PRIME MINISTER JOSAIA VOREQE BAINIMARAMA’S SPEECH AT THE OPENING OF NABUKADRA VILLAGE SEAWALL PROJECT-(01/12/2020)

 

Turaga na Gonesau, Yavusa e rua o Burelevu kei Naqeledamu;
Turaga na iTalatala;
The Minister for Waterways and Environment, Hon Dr Mahendra Reddy; Senior Government Officials;
Invited Guests;
Ladies and Gentlemen.Bula Vinaka and a very good afternoon to you all.Yesterday morning, His Excellency the President opened the 2020-2021 Session of Parliament and outlined the Government’s legislative agenda. Among the most critical of Government’s priorities announced yesterday was our national response to the climate crisis.

This year, next year and for the foreseeable future, our progress as a country will be defined by how we adapt to the climate challenge. Today, in Nabukadra Village, we take another step towards a more climate resilient Fiji by officially opening this new nature-based seawall.

No one in your community needs a lecture from me on the importance of climate action. As one of our nation’s many low-lying communities, you are painfully familiar with the impact that the rising seas, stronger storms, and changing weather patterns have had on Fiji’s development.

You have lived with the fear that everything you have built or dreamed of building could be washed away. You have suffered the anxiety of watching your old seawall be washed away, not knowing whether your children could safely call this community their home. And that sense of urgency drove you to request that this new seawall be built.

You asked, and your Government answered. This new seawall we have built harnesses the great power of nature to build a buffer between your homes and the encroaching tides.

This seawall is stronger than the old structure you had in place, which sadly was ill-suited to keeping this community’s 33 families out of harm’s way.

The Ministry of Waterways and Environment have employed this same model in many other coastal low-lying Fijian communities using boulders, vertiver grass and mangrove hedges to protect the soil from erosion and keep out the sea, particularly in times of severe weather. While nature may present a terrifying new challenge in the form of climate change, it can also serve as our best defense.

Increasingly, we are looking to nature-based solutions because of the many benefits they bring; they work well to adapt communities, they beautify places we live, they support new eco-systems and livelihoods, as and they are more affordable to implement.

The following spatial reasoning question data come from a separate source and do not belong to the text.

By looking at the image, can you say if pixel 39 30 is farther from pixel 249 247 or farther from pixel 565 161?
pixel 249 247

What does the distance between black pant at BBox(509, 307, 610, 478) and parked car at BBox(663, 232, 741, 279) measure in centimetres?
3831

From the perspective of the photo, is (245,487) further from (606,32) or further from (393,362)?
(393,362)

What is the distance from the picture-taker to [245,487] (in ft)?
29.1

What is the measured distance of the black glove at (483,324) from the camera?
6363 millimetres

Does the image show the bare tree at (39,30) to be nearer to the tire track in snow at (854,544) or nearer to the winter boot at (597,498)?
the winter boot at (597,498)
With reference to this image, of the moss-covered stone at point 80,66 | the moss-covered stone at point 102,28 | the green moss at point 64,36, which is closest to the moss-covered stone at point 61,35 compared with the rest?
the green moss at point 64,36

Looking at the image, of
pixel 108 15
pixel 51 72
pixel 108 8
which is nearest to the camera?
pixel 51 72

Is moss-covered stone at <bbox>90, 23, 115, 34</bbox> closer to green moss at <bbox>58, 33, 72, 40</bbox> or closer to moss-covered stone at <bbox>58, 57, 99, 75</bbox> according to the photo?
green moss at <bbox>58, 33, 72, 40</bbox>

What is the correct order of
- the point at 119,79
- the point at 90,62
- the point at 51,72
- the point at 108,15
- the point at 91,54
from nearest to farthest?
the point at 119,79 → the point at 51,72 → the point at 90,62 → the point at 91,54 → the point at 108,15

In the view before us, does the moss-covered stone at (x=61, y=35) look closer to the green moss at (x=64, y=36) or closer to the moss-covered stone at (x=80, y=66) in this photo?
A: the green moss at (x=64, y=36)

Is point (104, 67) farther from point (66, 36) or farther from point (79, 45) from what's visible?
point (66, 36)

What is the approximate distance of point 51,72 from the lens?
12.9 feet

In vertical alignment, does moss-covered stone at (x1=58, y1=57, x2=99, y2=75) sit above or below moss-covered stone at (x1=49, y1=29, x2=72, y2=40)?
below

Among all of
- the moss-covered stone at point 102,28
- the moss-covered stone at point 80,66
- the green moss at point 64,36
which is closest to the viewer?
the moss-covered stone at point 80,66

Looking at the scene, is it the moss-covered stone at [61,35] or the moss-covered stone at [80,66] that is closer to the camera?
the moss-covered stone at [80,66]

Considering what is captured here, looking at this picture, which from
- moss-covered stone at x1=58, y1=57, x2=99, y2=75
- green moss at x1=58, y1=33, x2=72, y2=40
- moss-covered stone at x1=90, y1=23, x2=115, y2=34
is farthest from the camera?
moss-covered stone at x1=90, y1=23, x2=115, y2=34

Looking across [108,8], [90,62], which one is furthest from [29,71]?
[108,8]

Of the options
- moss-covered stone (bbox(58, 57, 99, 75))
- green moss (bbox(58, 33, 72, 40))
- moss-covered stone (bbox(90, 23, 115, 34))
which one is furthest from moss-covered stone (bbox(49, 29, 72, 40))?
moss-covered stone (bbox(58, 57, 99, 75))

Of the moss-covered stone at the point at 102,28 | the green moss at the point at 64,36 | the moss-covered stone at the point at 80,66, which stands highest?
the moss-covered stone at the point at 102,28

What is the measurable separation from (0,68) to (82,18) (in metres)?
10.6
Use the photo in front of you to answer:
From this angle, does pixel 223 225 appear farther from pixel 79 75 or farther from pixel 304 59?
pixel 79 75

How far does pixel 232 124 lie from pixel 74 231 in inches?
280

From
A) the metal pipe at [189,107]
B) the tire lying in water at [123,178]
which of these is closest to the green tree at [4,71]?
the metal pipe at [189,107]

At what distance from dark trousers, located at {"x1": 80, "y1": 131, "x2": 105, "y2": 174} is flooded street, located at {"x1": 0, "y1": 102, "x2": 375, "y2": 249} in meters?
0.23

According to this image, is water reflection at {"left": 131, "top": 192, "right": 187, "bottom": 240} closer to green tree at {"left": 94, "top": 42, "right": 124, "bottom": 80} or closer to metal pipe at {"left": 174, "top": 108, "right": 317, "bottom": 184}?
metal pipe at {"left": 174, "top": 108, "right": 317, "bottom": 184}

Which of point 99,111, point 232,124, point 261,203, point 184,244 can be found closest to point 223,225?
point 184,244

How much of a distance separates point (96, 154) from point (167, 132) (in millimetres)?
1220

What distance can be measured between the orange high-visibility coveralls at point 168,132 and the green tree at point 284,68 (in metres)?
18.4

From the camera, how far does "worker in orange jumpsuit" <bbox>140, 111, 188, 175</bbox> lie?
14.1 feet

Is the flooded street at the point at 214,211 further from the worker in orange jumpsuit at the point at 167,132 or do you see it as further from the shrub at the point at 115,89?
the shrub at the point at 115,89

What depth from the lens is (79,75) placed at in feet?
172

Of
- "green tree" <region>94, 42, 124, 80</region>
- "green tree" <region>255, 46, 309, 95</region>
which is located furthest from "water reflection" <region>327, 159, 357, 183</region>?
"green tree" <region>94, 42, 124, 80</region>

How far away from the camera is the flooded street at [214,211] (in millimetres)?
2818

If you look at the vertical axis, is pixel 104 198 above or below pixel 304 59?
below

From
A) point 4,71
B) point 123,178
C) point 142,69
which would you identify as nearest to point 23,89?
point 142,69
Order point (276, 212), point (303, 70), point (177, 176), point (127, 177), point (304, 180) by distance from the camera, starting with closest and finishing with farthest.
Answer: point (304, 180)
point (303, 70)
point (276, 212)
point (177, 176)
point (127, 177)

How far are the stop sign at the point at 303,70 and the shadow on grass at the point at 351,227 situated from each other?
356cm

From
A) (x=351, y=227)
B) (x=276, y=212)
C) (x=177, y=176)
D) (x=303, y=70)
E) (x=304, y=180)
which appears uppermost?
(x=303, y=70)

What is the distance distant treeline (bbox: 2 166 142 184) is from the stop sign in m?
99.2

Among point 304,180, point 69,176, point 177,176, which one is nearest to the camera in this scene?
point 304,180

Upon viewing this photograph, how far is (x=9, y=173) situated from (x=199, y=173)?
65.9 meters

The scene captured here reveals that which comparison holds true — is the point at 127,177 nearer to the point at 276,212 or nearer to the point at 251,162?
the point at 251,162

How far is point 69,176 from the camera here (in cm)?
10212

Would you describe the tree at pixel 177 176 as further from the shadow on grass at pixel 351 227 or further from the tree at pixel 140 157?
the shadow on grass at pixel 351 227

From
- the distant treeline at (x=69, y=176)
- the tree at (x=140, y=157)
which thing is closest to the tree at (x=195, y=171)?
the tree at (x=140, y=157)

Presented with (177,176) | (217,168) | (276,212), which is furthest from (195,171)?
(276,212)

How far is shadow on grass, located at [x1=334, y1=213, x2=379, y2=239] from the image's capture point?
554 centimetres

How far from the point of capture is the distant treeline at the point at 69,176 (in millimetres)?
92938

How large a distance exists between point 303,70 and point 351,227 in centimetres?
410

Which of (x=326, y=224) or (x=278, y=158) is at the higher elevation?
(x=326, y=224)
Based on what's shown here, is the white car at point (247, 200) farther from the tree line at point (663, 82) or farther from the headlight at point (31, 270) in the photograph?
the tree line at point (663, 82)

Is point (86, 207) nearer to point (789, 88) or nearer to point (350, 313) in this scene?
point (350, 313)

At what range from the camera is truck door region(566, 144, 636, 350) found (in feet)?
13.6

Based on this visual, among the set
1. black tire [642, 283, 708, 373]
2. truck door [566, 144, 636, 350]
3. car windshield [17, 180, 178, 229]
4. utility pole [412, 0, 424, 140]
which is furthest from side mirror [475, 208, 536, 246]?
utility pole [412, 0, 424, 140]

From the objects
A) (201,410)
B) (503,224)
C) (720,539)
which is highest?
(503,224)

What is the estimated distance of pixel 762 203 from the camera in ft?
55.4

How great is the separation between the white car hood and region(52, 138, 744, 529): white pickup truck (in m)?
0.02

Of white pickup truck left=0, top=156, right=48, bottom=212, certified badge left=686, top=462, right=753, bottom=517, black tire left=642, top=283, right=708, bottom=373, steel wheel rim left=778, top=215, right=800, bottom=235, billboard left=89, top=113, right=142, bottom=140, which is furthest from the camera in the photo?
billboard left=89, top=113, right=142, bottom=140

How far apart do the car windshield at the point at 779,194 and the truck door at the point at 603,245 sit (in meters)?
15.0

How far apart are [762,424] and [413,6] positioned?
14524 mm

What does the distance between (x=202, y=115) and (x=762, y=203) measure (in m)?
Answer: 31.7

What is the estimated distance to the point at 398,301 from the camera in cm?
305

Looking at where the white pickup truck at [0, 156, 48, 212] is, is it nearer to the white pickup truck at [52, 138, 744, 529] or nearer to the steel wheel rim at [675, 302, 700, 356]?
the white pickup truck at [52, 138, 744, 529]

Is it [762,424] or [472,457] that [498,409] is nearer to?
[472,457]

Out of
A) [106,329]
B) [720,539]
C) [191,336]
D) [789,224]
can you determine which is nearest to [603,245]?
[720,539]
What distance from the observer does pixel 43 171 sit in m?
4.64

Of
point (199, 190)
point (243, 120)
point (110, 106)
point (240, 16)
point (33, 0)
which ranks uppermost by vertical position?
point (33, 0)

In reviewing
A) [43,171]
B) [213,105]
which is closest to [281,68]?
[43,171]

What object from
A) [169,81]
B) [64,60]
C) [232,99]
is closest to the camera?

The need for these new seawalls across the country is evidence of how vulnerable our coastal communities can be to the impacts of our changing climate. But, just as Nabukadra Village is not alone in dealing with climate impacts among Fijian communities, Fiji is not alone among the nations of the world in dealing with climate change.

This is a global issue that requires global solutions; solutions that Fiji’s leadership is helping to forge on the world stage.
And we will continue to address the root cause of this crisis by advocating that all countries curb the harmful pollution that is warming the planet and causing our climate to change.

This new seawall is just the latest evidence of a much larger vision that is unfolding before our eyes –– a vision for a strong and resilient Fiji.

And a vision for a world which is not threatened by human-kind’s irresponsible exploitation, but instead, one that sustainably thrives alongside humanity. I promise you this: I will continue to work, day in and day out, to ensure our children and grand-children inherit a Fiji, and a planet, that we can be proud to pass on to them.

I look forward to our chance to talanoa.

Vinaka vakalevu. Thank you and God Bless you all.